Because of the country’s almost total reliance on the internet, the government subsequently set up the Office of Cyber Security & Information Assurance (OCSIA). Over the course of the last 18 months OCSIA has been looking at new ways to fight this global threat and protect the UK’s critical national infrastructure. Whilst some progress has undoubtedly been made, industry experts are still concerned about the effectiveness of the overall strategy and are calling for a more robust, home-based agency to protect the UK from the ongoing threat of cyber-attack.

One such company, Cambridge design house, Plextek, Europe’s leading independent business, product innovation and design consultancy believes that the OCSIA does not have sufficient powers and determination to deal with the potential threats and suggests that the UK needs a Cyber Attach Prevention Agency to effectively oversee and administer an effective strategy that will prevent against future cyber-attacks.

Plextek took part in a special Security and Defence Special Interest Group (SIG) meeting run by Cambridge Wireless in London earlier this year. The aim of the meeting was to discuss what better and more cost-effective ways there might be to protect the UK’s CNI and guard against the threat of potential cyber-attacks. The Security and Defence SIG discussed the defence remit with speakers addressing the topics of cyber spectrum, transportable TETRA systems for military support and defence of the UK Critical National Infrastructure (CNI). Government speakers outlined the activities of the Cyber and Influence Centre within Dstl, the MOD Research Laboratory, and described a new approach to information sharing with industry for CNI defence against emerging threats in cyber space.
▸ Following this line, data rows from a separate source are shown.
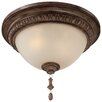 <strong>Minka Lavery</strong> Candlewood 2 Light Flush Mount
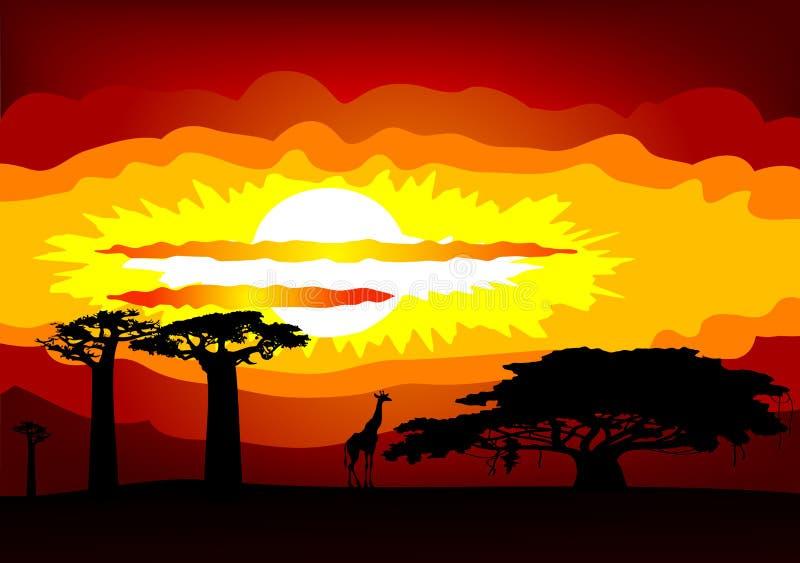 Tramonto dell'Africa - vettore illustrazione vettoriale
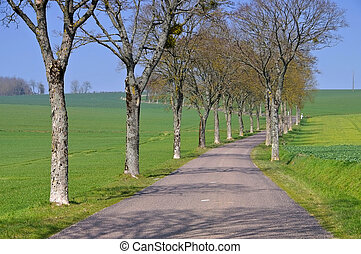 Burgundy, tree-lined road in spring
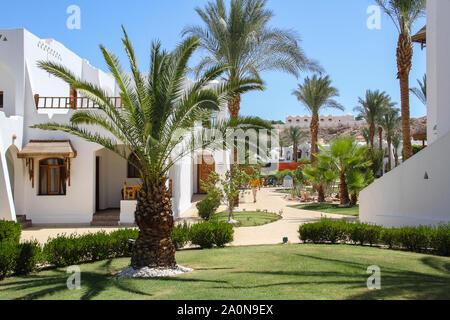 Charm el-Cheikh, Égypte, 05 Septembre, 2018. Station touristique de luxe tropical près de la Mer Rouge. Concept de vacances d'été Banque D'Images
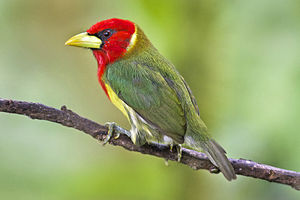 Red-headed barbet - Image: Male Red headed Barbet in Ecuador (14619063547)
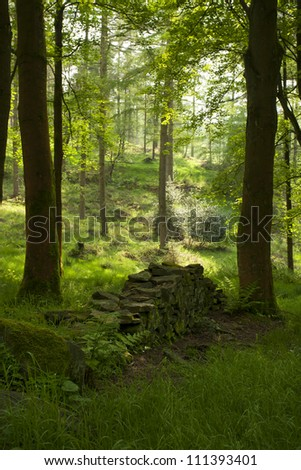 forest scene in summer in macclesfield forest, england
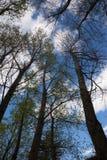 Bäume gegen Himmel Stockbild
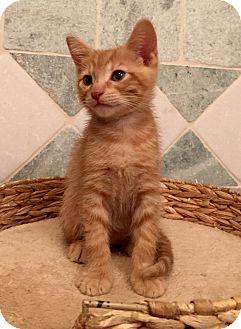 American Shorthair Kitten for adoption in Studio City, California - MARY ANN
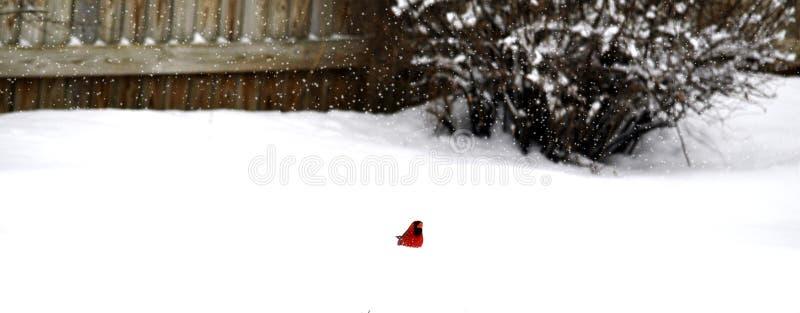 kardynała śnieg obraz stock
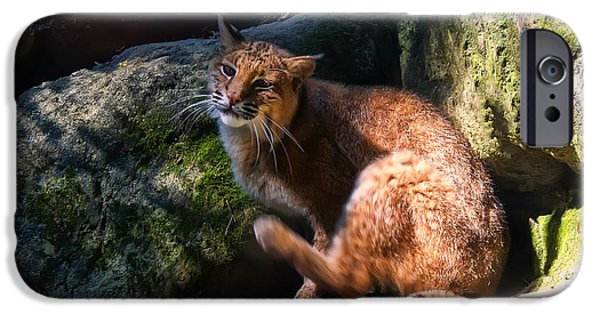 Lynx Rufus iPhone Cases - Bobcat grooming itself iPhone Case by Chris Flees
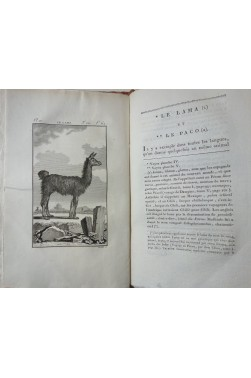 BUFFON. Histoire Naturelle des QUADRUPEDES 10/10 - Complet, 177 Planches, Dufart An VIII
The meeting was also attended by industry representatives like Airwave, who presented their work in fielding demountable TETRA based systems overseas, and MASS Consultants who addressed the challenges of implementing a secure wide area wireless network from sensor to user.

Speaking at the meeting, Head of Plextek’s Systems Group, Paul Martin, outlines the concerns that were shared by many in business and enterprise:

“Over the past 20 years various UK governments have encouraged open market ownership of critical national infrastructure (CNI) such as water, energy and banks. This has produced the situation where there is significant ownership by European companies such as Santander and Veolia, and interestingly a stated ambition from one of the Chinese sovereign wealth funds “to invest in US and European infrastructure starting in Britain.”

“But just how is the UK’s CNI to be protected from Cyber-attack? Currently CNI protection is in the hands of the hard-pressed Director responsible for IT, and the budget allocated depends on far too many variables. Clearly protection of CNI is a high priority for the government, however influence over non-UK national companies that own CNI and are outside Europe will be limited and will also depend on the prevailing geopolitical situation. One possible way forward is to follow the lead taken by the USA and establish a Cyber Attack Prevention Agency whose remit is limited to UK CNI protection. This would be an advisory body able to train CNI staff, and proliferate best practice and up to the hour advice on resisting cyber-attack.”